_Your objective_. Present the lines from the one containing "this 1270×952 image." through the end of the material, inclusive, as a Markdown table with columns Row and Line. Number each row and leave out blank lines.

----- Data in this exercise -----

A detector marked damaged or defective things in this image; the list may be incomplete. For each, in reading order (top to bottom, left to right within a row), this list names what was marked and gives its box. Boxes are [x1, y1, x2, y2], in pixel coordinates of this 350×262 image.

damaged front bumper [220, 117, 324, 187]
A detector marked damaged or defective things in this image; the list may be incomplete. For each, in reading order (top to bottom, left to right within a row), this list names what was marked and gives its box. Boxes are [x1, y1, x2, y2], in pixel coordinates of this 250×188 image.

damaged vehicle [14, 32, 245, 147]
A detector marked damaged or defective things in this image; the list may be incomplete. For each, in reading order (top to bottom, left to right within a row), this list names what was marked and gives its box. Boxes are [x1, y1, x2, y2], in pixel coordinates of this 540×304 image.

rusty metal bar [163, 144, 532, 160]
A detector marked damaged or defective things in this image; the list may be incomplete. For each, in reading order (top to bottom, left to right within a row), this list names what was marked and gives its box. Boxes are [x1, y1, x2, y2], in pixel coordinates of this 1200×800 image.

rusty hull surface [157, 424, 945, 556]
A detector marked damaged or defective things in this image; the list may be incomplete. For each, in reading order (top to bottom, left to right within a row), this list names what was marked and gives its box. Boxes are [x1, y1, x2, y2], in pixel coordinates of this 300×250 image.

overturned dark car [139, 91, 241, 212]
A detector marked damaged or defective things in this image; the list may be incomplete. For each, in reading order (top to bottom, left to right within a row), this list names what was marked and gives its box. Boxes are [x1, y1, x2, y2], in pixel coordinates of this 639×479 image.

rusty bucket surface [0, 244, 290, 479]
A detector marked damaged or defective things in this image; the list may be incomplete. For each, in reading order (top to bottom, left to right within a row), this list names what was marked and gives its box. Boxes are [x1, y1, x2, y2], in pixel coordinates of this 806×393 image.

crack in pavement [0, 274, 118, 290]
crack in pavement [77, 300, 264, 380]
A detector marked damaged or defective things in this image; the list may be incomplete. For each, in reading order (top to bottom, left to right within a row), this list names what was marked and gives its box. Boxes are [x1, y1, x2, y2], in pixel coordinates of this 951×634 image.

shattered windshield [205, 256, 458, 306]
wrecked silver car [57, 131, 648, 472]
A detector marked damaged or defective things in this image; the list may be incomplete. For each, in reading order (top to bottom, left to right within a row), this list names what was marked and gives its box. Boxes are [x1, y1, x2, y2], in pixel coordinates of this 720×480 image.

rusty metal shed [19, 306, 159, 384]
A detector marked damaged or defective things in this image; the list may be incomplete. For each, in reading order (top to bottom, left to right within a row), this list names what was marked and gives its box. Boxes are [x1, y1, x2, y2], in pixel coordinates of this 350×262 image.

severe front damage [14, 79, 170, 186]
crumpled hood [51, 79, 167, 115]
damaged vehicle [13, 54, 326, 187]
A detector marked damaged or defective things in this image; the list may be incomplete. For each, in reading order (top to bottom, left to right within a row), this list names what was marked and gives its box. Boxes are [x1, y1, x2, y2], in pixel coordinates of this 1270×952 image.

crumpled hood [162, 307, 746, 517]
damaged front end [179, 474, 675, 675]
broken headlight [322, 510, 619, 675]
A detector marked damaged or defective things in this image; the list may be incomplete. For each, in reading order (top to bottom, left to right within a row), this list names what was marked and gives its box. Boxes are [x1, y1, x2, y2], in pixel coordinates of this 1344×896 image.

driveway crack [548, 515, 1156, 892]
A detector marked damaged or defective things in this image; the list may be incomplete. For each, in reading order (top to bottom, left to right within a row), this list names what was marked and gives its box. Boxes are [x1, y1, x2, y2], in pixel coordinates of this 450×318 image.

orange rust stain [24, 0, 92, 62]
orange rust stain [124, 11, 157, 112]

-----

_Answer to this exercise_.
| Row | Line |
|---|---|
| 1 | A detector marked damaged or defective things in this image; the list may be incomplete. For each, in reading order (top to bottom, left to right within a row), this list names what was marked and gives its box. Boxes are [x1, y1, x2, y2], in pixel coordinates of this 1270×952 image. |
| 2 | crumpled hood [162, 307, 746, 517] |
| 3 | damaged front end [179, 474, 675, 675] |
| 4 | broken headlight [322, 510, 619, 675] |
| 5 | A detector marked damaged or defective things in this image; the list may be incomplete. For each, in reading order (top to bottom, left to right within a row), this list names what was marked and gives its box. Boxes are [x1, y1, x2, y2], in pixel coordinates of this 1344×896 image. |
| 6 | driveway crack [548, 515, 1156, 892] |
| 7 | A detector marked damaged or defective things in this image; the list may be incomplete. For each, in reading order (top to bottom, left to right within a row), this list names what was marked and gives its box. Boxes are [x1, y1, x2, y2], in pixel coordinates of this 450×318 image. |
| 8 | orange rust stain [24, 0, 92, 62] |
| 9 | orange rust stain [124, 11, 157, 112] |